__PROMPT__. In the entries below, switch every "camera" to "observer" and leave everything else untouched.
● ● ● ●
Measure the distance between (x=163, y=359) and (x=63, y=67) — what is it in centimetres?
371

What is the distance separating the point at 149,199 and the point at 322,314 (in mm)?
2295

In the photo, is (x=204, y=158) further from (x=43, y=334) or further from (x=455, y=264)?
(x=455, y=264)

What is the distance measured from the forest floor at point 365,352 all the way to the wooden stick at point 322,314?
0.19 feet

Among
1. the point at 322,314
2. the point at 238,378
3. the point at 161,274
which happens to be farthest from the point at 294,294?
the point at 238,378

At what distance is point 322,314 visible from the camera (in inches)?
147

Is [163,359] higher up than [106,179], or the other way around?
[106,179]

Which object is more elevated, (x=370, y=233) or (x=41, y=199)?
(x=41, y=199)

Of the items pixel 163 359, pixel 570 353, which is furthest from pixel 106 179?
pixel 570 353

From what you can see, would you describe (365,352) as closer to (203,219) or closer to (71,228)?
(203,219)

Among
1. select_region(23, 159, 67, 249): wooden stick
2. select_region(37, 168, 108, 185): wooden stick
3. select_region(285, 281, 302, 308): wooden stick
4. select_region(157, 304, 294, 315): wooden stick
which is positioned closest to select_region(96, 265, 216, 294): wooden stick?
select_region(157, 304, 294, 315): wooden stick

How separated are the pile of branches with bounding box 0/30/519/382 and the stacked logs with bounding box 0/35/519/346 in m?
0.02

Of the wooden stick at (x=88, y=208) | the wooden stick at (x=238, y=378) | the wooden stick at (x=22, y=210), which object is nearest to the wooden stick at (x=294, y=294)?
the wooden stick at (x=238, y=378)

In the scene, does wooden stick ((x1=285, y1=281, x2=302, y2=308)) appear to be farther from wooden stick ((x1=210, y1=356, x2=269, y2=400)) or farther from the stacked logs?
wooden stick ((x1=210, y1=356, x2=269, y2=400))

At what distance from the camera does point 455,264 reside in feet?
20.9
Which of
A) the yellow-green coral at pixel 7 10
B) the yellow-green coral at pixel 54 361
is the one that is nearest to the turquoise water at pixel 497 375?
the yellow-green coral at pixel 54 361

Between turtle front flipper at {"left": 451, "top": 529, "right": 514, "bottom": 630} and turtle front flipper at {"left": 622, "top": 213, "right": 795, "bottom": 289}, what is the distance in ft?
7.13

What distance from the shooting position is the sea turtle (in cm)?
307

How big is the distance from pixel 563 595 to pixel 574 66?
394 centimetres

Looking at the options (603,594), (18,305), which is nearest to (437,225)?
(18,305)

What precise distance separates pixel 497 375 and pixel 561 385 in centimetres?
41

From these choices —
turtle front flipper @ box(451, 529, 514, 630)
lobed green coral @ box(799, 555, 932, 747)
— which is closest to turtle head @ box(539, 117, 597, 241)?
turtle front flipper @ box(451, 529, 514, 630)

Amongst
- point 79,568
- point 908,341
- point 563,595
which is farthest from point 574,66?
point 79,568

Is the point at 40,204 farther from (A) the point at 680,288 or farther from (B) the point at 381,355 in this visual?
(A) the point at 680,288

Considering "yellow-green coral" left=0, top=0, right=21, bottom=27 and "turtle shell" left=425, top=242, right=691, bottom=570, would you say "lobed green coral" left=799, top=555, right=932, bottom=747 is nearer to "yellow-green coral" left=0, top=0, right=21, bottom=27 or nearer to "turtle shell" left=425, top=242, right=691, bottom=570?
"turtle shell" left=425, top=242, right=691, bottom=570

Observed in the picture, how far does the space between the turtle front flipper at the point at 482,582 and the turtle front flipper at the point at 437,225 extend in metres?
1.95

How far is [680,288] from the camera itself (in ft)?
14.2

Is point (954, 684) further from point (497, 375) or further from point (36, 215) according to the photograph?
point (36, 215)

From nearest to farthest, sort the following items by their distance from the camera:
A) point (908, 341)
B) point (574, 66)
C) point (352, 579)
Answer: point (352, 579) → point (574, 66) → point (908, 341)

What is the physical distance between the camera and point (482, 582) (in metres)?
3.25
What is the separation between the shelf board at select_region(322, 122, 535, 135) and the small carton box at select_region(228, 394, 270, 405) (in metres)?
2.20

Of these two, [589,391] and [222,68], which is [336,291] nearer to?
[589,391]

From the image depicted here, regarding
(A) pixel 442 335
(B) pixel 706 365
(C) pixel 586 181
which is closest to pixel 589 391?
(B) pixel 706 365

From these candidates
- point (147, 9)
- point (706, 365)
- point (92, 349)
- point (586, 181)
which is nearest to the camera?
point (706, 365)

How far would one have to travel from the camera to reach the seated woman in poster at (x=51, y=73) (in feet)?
● ● ● ●
__ANSWER TO THIS PROBLEM__.
Measure the distance between (x=163, y=359) and (x=63, y=67) — what is it in centimetres?
371

What is the distance separating the point at 149,199 and the point at 322,314 (in mm)?
2295

In the photo, is (x=204, y=158) further from (x=43, y=334) or further from (x=455, y=264)?
(x=455, y=264)

What is the distance measured from the forest floor at point 365,352 all the way to the wooden stick at point 322,314?
0.19 feet

Among
1. the point at 322,314
2. the point at 238,378
3. the point at 161,274
which happens to be farthest from the point at 294,294?
the point at 238,378

At what distance is point 322,314 visible from the observer (in inches)?
147

Is [163,359] higher up than [106,179], or the other way around?
[106,179]

Which object is more elevated, (x=370, y=233) or (x=41, y=199)?
(x=41, y=199)

Of the items pixel 163 359, pixel 570 353, which is furthest from pixel 106 179?
pixel 570 353

From what you can see, would you describe (365,352) as closer to (203,219) or closer to (71,228)?
(203,219)

Among
1. select_region(23, 159, 67, 249): wooden stick
2. select_region(37, 168, 108, 185): wooden stick
3. select_region(285, 281, 302, 308): wooden stick
4. select_region(157, 304, 294, 315): wooden stick
which is positioned closest to select_region(96, 265, 216, 294): wooden stick?
select_region(157, 304, 294, 315): wooden stick

How separated are the pile of branches with bounding box 0/30/519/382 and the stacked logs with bounding box 0/35/519/346 in m?
0.02

Of the wooden stick at (x=88, y=208) | the wooden stick at (x=238, y=378) | the wooden stick at (x=22, y=210), which object is nearest to the wooden stick at (x=294, y=294)?
the wooden stick at (x=238, y=378)

In the scene, does wooden stick ((x1=285, y1=281, x2=302, y2=308)) appear to be farther from wooden stick ((x1=210, y1=356, x2=269, y2=400)) or farther from the stacked logs?
wooden stick ((x1=210, y1=356, x2=269, y2=400))

At what distance from the observer does point 455,264 reside in feet?
20.9
Which of
A) the yellow-green coral at pixel 7 10
B) the yellow-green coral at pixel 54 361
is the one that is nearest to the turquoise water at pixel 497 375?
the yellow-green coral at pixel 54 361

Between turtle front flipper at {"left": 451, "top": 529, "right": 514, "bottom": 630} and turtle front flipper at {"left": 622, "top": 213, "right": 795, "bottom": 289}, what is the distance in ft?
7.13

What distance from the shooting position is the sea turtle (in cm)?
307

How big is the distance from pixel 563 595 to pixel 574 66?
394 centimetres

Looking at the options (603,594), (18,305), which is nearest to (437,225)?
(18,305)

What precise distance separates pixel 497 375 and pixel 561 385 in centimetres?
41

From these choices —
turtle front flipper @ box(451, 529, 514, 630)
lobed green coral @ box(799, 555, 932, 747)
— which is closest to turtle head @ box(539, 117, 597, 241)?
turtle front flipper @ box(451, 529, 514, 630)

Amongst
- point 79,568
- point 908,341
- point 563,595
which is farthest from point 574,66?
point 79,568

Is the point at 40,204 farther from (A) the point at 680,288 or farther from (B) the point at 381,355 in this visual?
(A) the point at 680,288

Considering "yellow-green coral" left=0, top=0, right=21, bottom=27 and "turtle shell" left=425, top=242, right=691, bottom=570, would you say "lobed green coral" left=799, top=555, right=932, bottom=747 is nearer to "yellow-green coral" left=0, top=0, right=21, bottom=27 or nearer to "turtle shell" left=425, top=242, right=691, bottom=570?
"turtle shell" left=425, top=242, right=691, bottom=570

Observed in the picture, how far does the space between the turtle front flipper at the point at 482,582 and the turtle front flipper at the point at 437,225 extend in metres?
1.95

How far is [680,288] from the observer itself (in ft)?
14.2

Is point (954, 684) further from point (497, 375) or further from point (36, 215) according to the photograph?
point (36, 215)

From nearest to farthest, sort the following items by their distance from the observer:
A) point (908, 341)
B) point (574, 66)
C) point (352, 579)
Answer: point (352, 579) → point (574, 66) → point (908, 341)

What is the physical distance between the observer and point (482, 582) (in metres)?
3.25
What is the separation between the shelf board at select_region(322, 122, 535, 135) and the small carton box at select_region(228, 394, 270, 405) (in metres)?
2.20

Of these two, [589,391] and [222,68], which is [336,291] nearer to?
[589,391]

From the image depicted here, regarding
(A) pixel 442 335
(B) pixel 706 365
(C) pixel 586 181
which is closest to pixel 589 391?
(B) pixel 706 365

From these candidates
- point (147, 9)
- point (706, 365)
- point (92, 349)
- point (586, 181)
which is nearest to the observer?
point (706, 365)

How far would one have to travel from the observer to reach the seated woman in poster at (x=51, y=73) (in feet)?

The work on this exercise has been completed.